Thank you Jackie and Don. My IRA is very conservative I was told by my advisor. I read somewhere online that if it's an annuity you can't get out of it. My IRA was managed by Merrill Lynch who took me to the cleaners (Enron etc) so I moved it to VALIC who had an office at the hospital I worked at...so I trusted them but they were there more for 403B management for the employees I think. He was the one that told me all IRAs are annuities and that mine is (he first told me mine wasn't and then changed…hmm). I've had it for 28 years and it's just barely doubled in value. Luckily it's enough for my retirement with other investments (and I have no debt) but I wish I had been more attuned all those years. I foolishly felt no one would take advantage of a young overwhelmed widow raising 4 kids alone…and I trusted them. It's only when I retired this April that I had time to start reading and educating myself.


----------



## oldman (Jul 18, 2015)

I also shorted stocks several years back when I was more of an aggressive trader and did some day trading. It was a way of earning quick cash, if I was successful at making the proper picks. I did get hit a few times, but overall, did make money. You have to be a real player to short stocks. My favorite short plays were mostly in the utilities sector. I also have a friend that has a lot of money. He is an options trader. You need a lot of money to get into this type of trade. Buying and/or selling puts and calls requires much diligence and a lot of guts. Like they say, "No guts, no glory."  I did try a few trades, but it went nowhere. I would never buy enough to make any real money and I hated coming out on the short end when the options prices would expire and the prices were lower than I paid, especially on the day they call, "Triple Witching Friday." You had to hope that if option prices were down that either bond prices or stocks would be up. There were days when all three would go down and on those days, I would have to go lie down and lick my wounds.


----------



## Don M. (Jul 18, 2015)

I don't put much faith in "financial advisers", or "investment managers".  Far too many of them are more interested in the commissions they can generate by moving their clients holdings around....charging a Commission, of course, for every move.  This is called "churn", and it makes these "advisers" rich.  A far better approach is to research the various mutual funds on sites like Morningstar or Lipper, and chose those that match your needs, and have a team of managers who have been in the business for many years, and charge a low annual fee.  Then, you need to be aware of market conditions, and be able to move your funds around as market conditions dictate.  Such a "self managed" IRA can return a nice amount of growth and safety, and provide a lifetime of good income.  

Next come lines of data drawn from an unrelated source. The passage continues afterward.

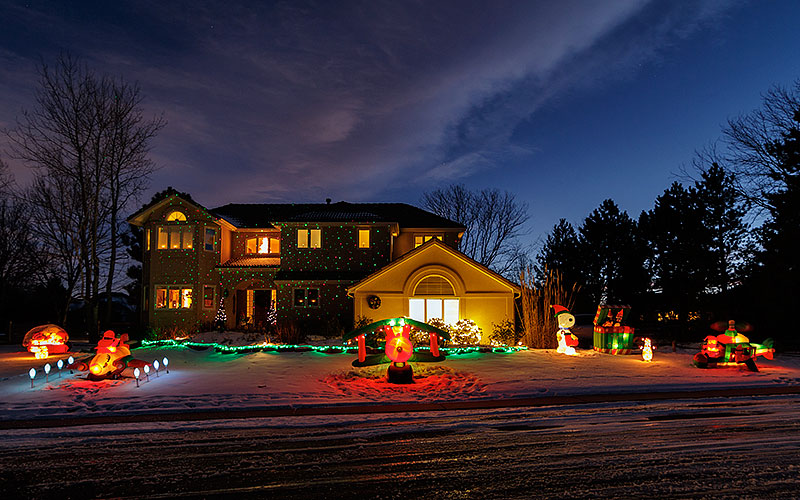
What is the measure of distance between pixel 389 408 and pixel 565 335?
31.5ft

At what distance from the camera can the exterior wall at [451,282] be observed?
1994cm

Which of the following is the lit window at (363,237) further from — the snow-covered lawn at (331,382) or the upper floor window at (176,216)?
the snow-covered lawn at (331,382)

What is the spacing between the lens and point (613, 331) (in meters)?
16.8

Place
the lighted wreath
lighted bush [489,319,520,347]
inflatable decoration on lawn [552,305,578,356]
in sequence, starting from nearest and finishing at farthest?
inflatable decoration on lawn [552,305,578,356] → lighted bush [489,319,520,347] → the lighted wreath

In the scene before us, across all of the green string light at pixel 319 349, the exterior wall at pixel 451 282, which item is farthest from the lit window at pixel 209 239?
the exterior wall at pixel 451 282

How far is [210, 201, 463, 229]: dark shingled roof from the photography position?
2552 centimetres

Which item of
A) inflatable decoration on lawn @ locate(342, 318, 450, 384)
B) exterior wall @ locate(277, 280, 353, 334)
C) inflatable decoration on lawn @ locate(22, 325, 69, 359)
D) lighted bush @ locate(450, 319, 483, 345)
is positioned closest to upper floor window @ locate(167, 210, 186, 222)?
exterior wall @ locate(277, 280, 353, 334)

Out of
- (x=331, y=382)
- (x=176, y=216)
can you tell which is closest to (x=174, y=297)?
(x=176, y=216)

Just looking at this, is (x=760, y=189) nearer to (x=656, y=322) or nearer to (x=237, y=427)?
(x=656, y=322)

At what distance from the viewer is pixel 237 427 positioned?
754 centimetres

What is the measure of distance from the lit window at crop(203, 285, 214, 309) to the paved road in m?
18.4

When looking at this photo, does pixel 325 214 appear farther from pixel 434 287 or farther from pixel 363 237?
pixel 434 287

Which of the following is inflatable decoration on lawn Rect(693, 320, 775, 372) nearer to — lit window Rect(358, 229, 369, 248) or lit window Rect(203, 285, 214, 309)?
lit window Rect(358, 229, 369, 248)

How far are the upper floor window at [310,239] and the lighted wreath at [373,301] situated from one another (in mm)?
6156
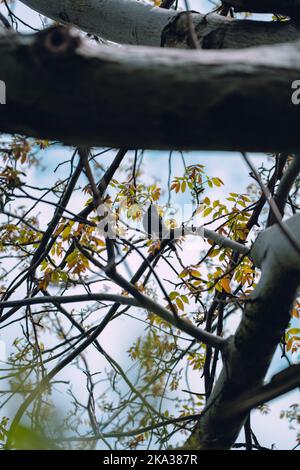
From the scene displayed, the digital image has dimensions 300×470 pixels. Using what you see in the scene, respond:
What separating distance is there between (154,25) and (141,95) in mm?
1386

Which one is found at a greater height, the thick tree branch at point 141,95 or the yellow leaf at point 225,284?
the yellow leaf at point 225,284

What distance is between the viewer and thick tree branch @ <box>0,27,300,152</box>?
101 cm

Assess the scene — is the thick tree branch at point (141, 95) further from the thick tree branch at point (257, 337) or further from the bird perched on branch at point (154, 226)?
the bird perched on branch at point (154, 226)

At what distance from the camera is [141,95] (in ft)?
3.34

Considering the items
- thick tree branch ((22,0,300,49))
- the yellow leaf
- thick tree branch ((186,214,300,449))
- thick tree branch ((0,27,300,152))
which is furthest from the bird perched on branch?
thick tree branch ((0,27,300,152))

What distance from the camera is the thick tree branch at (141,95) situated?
1.01 metres

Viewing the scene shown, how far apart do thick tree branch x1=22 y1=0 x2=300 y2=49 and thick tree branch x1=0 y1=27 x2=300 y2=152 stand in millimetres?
1089

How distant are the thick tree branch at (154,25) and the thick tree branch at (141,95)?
1.09m

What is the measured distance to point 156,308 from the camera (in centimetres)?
182

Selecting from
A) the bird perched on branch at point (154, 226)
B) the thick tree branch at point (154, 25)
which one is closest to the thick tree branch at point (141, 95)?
the thick tree branch at point (154, 25)

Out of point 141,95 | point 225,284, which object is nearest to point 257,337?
point 141,95

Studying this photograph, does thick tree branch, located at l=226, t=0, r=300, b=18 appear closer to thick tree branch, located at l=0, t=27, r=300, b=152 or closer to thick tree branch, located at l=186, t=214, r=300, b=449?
thick tree branch, located at l=186, t=214, r=300, b=449
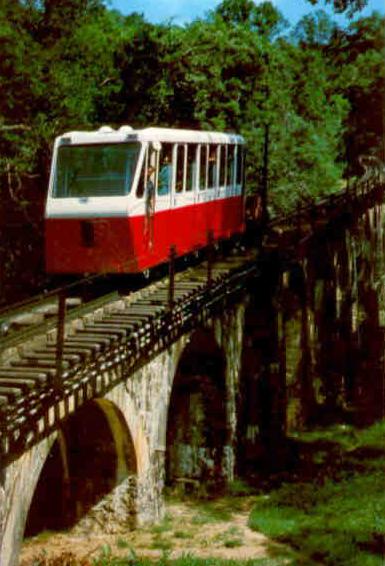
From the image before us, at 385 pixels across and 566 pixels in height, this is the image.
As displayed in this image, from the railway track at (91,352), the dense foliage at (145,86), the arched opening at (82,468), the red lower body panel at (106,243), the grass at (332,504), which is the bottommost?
the grass at (332,504)

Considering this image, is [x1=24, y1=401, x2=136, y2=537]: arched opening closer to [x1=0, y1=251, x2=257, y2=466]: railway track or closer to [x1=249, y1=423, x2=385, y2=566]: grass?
[x1=0, y1=251, x2=257, y2=466]: railway track

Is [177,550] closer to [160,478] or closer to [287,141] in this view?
[160,478]

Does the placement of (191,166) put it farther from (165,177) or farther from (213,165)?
(213,165)

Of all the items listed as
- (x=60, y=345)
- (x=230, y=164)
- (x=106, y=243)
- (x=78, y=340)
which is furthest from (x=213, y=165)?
(x=60, y=345)

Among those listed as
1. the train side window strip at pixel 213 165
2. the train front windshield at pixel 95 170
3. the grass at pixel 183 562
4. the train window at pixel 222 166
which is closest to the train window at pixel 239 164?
the train window at pixel 222 166

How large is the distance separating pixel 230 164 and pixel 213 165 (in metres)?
1.79

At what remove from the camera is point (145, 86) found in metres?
25.2

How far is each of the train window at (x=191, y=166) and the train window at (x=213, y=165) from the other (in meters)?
1.34

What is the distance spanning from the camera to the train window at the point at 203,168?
56.7 ft

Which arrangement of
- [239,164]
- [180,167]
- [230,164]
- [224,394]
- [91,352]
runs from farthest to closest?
[239,164] < [230,164] < [224,394] < [180,167] < [91,352]

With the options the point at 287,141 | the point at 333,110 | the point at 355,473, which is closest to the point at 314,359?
the point at 355,473

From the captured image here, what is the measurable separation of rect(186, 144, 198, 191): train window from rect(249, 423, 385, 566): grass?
21.8 ft

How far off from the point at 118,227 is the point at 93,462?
3.99 m

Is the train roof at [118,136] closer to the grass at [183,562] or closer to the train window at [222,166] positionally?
the train window at [222,166]
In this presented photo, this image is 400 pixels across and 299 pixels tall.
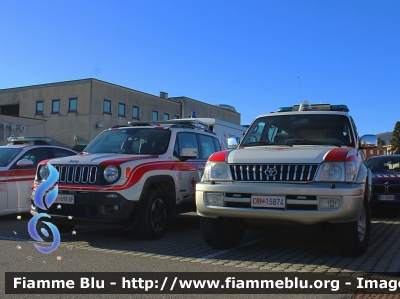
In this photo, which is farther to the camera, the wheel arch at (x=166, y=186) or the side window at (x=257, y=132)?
the wheel arch at (x=166, y=186)

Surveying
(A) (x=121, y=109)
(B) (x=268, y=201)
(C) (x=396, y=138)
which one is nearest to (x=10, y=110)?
(A) (x=121, y=109)

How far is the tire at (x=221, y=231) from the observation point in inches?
245

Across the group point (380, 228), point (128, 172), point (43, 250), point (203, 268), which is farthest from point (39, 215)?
point (380, 228)

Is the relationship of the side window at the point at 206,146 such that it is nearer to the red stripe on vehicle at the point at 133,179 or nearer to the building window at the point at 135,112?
the red stripe on vehicle at the point at 133,179

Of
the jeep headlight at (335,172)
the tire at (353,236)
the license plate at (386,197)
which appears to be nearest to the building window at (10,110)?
the license plate at (386,197)

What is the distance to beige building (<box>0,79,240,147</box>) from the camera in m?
36.2

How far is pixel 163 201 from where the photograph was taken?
7.40 m

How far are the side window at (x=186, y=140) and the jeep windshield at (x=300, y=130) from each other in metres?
1.50

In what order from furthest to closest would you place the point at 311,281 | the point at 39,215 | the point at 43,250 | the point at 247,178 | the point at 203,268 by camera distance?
the point at 39,215, the point at 43,250, the point at 247,178, the point at 203,268, the point at 311,281

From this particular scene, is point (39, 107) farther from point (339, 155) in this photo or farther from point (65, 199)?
point (339, 155)

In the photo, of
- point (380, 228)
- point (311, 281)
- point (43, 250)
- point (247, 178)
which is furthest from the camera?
point (380, 228)

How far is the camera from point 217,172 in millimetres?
5945

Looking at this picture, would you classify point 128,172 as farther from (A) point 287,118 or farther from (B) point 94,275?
(A) point 287,118

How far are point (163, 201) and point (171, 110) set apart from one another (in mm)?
37879
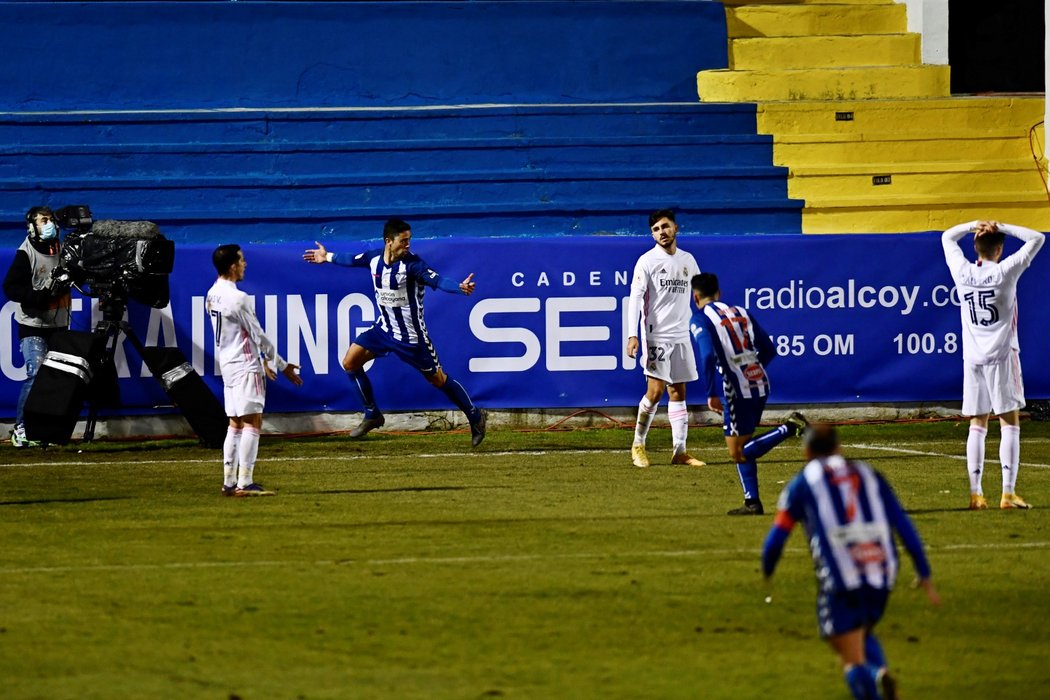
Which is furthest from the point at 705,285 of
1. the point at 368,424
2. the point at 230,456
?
the point at 368,424

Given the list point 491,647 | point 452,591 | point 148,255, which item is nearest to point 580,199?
point 148,255

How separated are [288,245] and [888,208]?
27.4 ft

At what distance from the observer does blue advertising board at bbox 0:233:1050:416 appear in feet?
59.4

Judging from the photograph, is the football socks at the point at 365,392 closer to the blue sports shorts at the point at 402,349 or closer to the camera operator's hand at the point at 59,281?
the blue sports shorts at the point at 402,349

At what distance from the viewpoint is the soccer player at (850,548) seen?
632 centimetres

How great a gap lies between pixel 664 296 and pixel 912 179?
803 centimetres

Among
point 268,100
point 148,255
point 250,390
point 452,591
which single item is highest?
point 268,100

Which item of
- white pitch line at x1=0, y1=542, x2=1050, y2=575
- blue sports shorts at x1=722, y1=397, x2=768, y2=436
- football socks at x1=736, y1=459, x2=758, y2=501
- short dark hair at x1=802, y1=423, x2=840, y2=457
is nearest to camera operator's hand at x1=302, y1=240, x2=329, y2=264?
blue sports shorts at x1=722, y1=397, x2=768, y2=436

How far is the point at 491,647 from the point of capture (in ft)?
26.3

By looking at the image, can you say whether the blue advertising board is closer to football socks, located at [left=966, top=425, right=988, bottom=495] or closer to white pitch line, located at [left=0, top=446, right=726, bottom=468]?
white pitch line, located at [left=0, top=446, right=726, bottom=468]

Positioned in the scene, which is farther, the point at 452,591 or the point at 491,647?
the point at 452,591

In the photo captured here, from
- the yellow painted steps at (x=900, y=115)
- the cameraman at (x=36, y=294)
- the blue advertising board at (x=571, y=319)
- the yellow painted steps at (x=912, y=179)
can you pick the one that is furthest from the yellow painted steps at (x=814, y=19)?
the cameraman at (x=36, y=294)

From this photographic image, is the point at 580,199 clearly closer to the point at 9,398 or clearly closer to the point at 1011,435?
the point at 9,398

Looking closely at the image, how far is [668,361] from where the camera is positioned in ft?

At the risk of jinxing myself, I have been pulling payments out of my IRA for over 12 years, and as of yesterday, I have 98% of what I started out with...essentially giving me 12 years, and almost $300,000 of "free money".  My latest annual statement shows an average return of 10.3% over those 12 years.  I moved everything into the Money markets in 2007/8, when it became obvious that we were headed for a major recession, then got back in when the recovery began in 2009.  I probably move my funds around about twice a year, on average....the old saying of "Go away in May, and Come back in October" seems to hold true, most years.  

Keeping on top of the daily financial news, and watching CNBC frequently can be time well spent.


----------



## oldman (Jul 18, 2015)

Don M. said:


> I don't put much faith in "financial advisers", or "investment managers".  Far too many of them are more interested in the commissions they can generate by moving their clients holdings around....charging a Commission, of course, for every move.  This is called "churn", and it makes these "advisers" rich.  A far better approach is to research the various mutual funds on sites like Morningstar or Lipper, and chose those that match your needs, and have a team of managers who have been in the business for many years, and charge a low annual fee.  Then, you need to be aware of market conditions, and be able to move your funds around as market conditions dictate.  Such a "self managed" IRA can return a nice amount of growth and safety, and provide a lifetime of good income.
> 
> At the risk of jinxing myself, I have been pulling payments out of my IRA for over 12 years, and as of yesterday, I have 98% of what I started out with...essentially giving me 12 years, and almost $300,000 of "free money".  My latest annual statement shows an average return of 10.3% over those 12 years.  I moved everything into the Money markets in 2007/8, when it became obvious that we were headed for a major recession, then got back in when the recovery began in 2009.  I probably move my funds around about twice a year, on average....the old saying of "Go away in May, and Come back in October" seems to hold true, most years.
> 
> Keeping on top of the daily financial news, and watching CNBC frequently can be time well spent.



Are you sure of your dates? The bottom hit in March of '10 as the Dow fell to 6600. The recovery then began in May and has never stopped, other than for the few hiccups along the way. As for watching CNBC, I have always recommended to my investment friend that yeah, I agree, there is some good stuff on there, but one still has to have the insight to be able to cut through the BS. Some advisers, analysts or whatever you want to brand these guys, can give some very contradicting opinions. One guy or gal will say it's a good time to buy into corporate bonds and the next person will say to stay away from the bond markets. You almost have to have a sixth sense when it comes to investing. I am not a genius by no means, but I have been at this since 1974 and day traded for almost 15 years. I was into everything from equities, bonds, currencies, options, futures and on and on. I tried most everything, except margin trading. I was never attracted to that because I never felt comfortable with the protocol it presents. I did like to short stocks. That was always fun to me. 

I have my major accounts with Fidelity. They have guided me very well over the years. I do my single transactions with Scottrade. When you place the order with them, they buy in real time, so I always know exactly what I paid for a stock. Some investment houses do a 20-minute delay. I would advise against that type of company. I also like T.D. Waterhouse, but seldom use them. Have you shorted any stocks? What was the outcome? Not trying to be nosey, but just curious. I just shorted a stock yesterday. We'll see how that works out. 

People keep telling me that "playing the market" is like a crap shoot, but quite honestly, if we do our homework, we can invest wisely. We may not always come out on top, but we will be OK in the long run.


----------



## Don M. (Jul 18, 2015)

oldman said:


> Are you sure of your dates? The bottom hit in March of '10 as the Dow fell to 6600.
> 
> People keep telling me that "playing the market" is like a crap shoot, but quite honestly, if we do our homework, we can invest wisely. We may not always come out on top, but we will be OK.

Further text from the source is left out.